> Task
Copy out each of these lines word for word, leaving the pictures out of your answer.

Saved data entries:
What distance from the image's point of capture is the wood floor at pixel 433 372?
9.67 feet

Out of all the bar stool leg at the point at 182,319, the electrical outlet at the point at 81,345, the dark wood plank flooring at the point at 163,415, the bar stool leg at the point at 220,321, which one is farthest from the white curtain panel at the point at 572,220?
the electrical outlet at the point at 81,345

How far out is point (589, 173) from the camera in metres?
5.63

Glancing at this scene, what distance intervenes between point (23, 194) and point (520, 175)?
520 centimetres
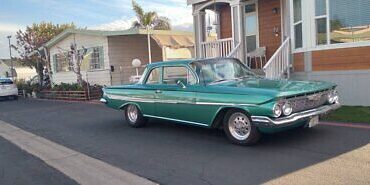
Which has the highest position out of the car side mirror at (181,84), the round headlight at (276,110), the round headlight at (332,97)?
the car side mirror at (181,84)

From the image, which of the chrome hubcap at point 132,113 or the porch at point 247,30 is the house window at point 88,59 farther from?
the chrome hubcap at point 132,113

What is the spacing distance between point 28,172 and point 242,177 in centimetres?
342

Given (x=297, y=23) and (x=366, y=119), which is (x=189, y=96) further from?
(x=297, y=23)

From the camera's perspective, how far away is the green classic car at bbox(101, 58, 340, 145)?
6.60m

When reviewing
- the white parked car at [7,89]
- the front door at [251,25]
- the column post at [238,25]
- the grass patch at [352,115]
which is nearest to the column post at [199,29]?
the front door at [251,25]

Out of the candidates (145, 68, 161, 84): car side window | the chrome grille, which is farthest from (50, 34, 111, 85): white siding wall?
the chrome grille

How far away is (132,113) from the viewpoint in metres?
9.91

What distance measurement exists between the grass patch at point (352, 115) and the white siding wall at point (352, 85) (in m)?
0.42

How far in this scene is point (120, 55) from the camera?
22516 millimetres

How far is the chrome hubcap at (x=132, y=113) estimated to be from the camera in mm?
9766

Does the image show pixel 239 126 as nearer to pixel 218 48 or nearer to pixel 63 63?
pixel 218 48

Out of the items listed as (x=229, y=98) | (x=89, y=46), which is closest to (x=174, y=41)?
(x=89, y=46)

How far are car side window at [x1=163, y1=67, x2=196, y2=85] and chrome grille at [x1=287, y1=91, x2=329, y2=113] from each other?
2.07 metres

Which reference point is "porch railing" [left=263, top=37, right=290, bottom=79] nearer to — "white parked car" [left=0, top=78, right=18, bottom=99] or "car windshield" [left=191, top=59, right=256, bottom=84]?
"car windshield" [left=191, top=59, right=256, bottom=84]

> Solution to this task
What distance from the image's point of capture is the wood floor at pixel 433 372?
9.67 feet

Out of all the bar stool leg at the point at 182,319, the electrical outlet at the point at 81,345, the dark wood plank flooring at the point at 163,415, the bar stool leg at the point at 220,321, which one is farthest from the white curtain panel at the point at 572,220?
the electrical outlet at the point at 81,345

How far out is point (589, 173) from the camera in metres?
5.63

Glancing at this scene, what distance intervenes between point (23, 194) and point (520, 175)?
520 centimetres
Which has the highest position out of the car side mirror at (181,84), the round headlight at (276,110), the round headlight at (332,97)?
the car side mirror at (181,84)

From the image, which of the chrome hubcap at point 132,113 or the porch at point 247,30 is the house window at point 88,59 farther from?
the chrome hubcap at point 132,113

What is the spacing distance between point 28,172 and point 242,177 in centimetres?
342

Given (x=297, y=23) and (x=366, y=119), which is (x=189, y=96) further from?
(x=297, y=23)

From the camera's perspective, how far away is the green classic car at bbox(101, 58, 340, 145)?
6.60m

When reviewing
- the white parked car at [7,89]
- the front door at [251,25]
- the column post at [238,25]
- the grass patch at [352,115]
which is nearest to the column post at [199,29]?
the front door at [251,25]

Out of the candidates (145, 68, 161, 84): car side window | the chrome grille, which is farthest from (50, 34, 111, 85): white siding wall?
the chrome grille

How far away is (132,113) from the viewpoint in metres?
9.91

What distance measurement exists between the grass patch at point (352, 115) and the white siding wall at point (352, 85) (in m)?
0.42

How far in this scene is point (120, 55) from the camera?
22516 millimetres

How far is the chrome hubcap at (x=132, y=113) estimated to be from the camera in mm?
9766

Does the image show pixel 239 126 as nearer to pixel 218 48 or nearer to pixel 63 63?
pixel 218 48

Out of the items listed as (x=229, y=98) | (x=89, y=46), which is closest to (x=174, y=41)?
(x=89, y=46)

How far are car side window at [x1=163, y1=67, x2=196, y2=85] and chrome grille at [x1=287, y1=91, x2=329, y2=113] from each other?
2.07 metres

Which reference point is "porch railing" [left=263, top=37, right=290, bottom=79] nearer to — "white parked car" [left=0, top=78, right=18, bottom=99] or "car windshield" [left=191, top=59, right=256, bottom=84]?
"car windshield" [left=191, top=59, right=256, bottom=84]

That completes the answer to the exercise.